Exercise
Word for word, copy the entire listing below, but do not carry over any pictures.

Available data
* * * * * * * * *

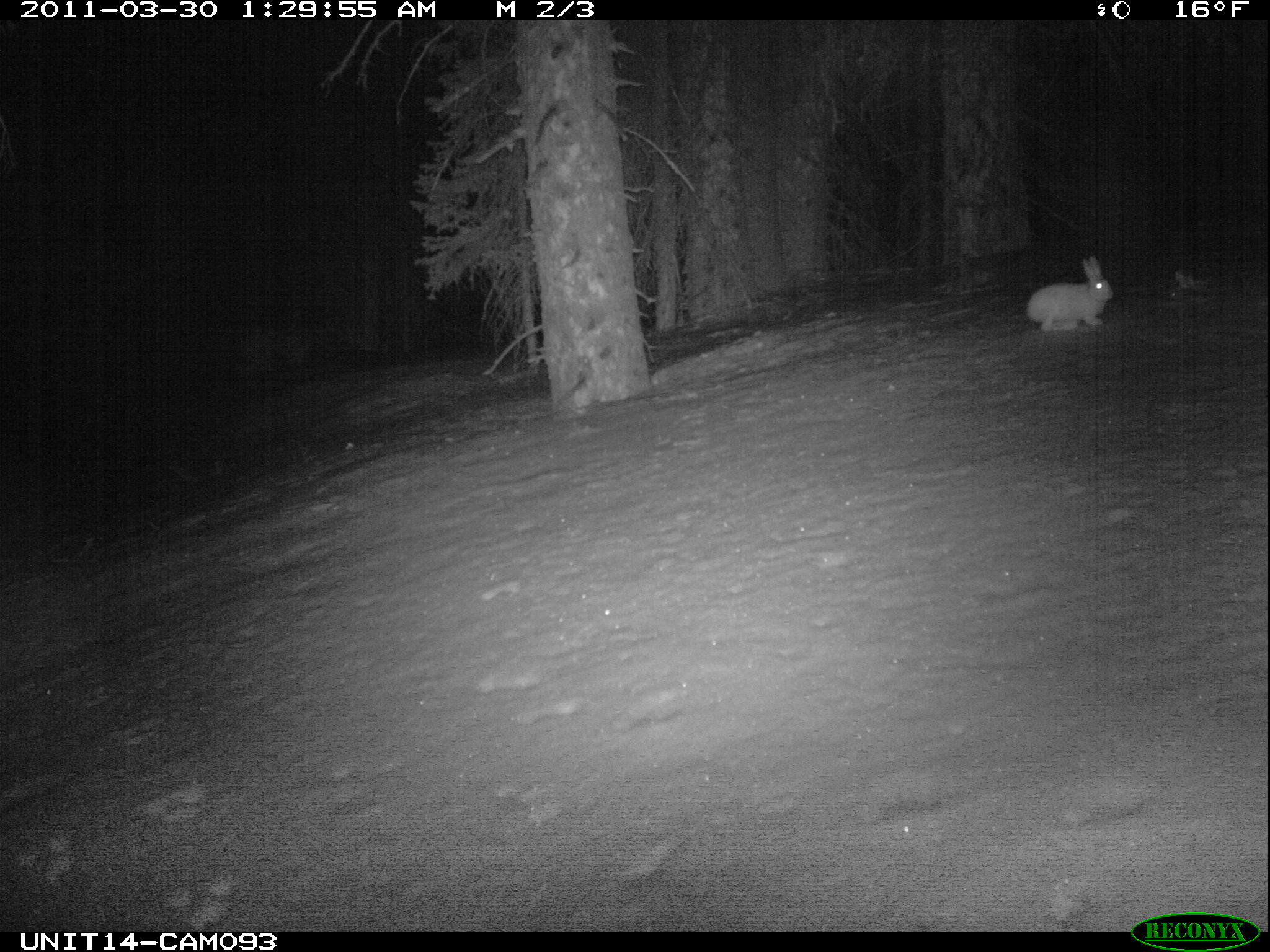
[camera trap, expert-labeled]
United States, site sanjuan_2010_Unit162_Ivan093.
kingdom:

* * * * * * * * *

Reply to the exercise
[camera trap, expert-labeled]
United States, site sanjuan_2010_Unit162_Ivan093.
kingdom:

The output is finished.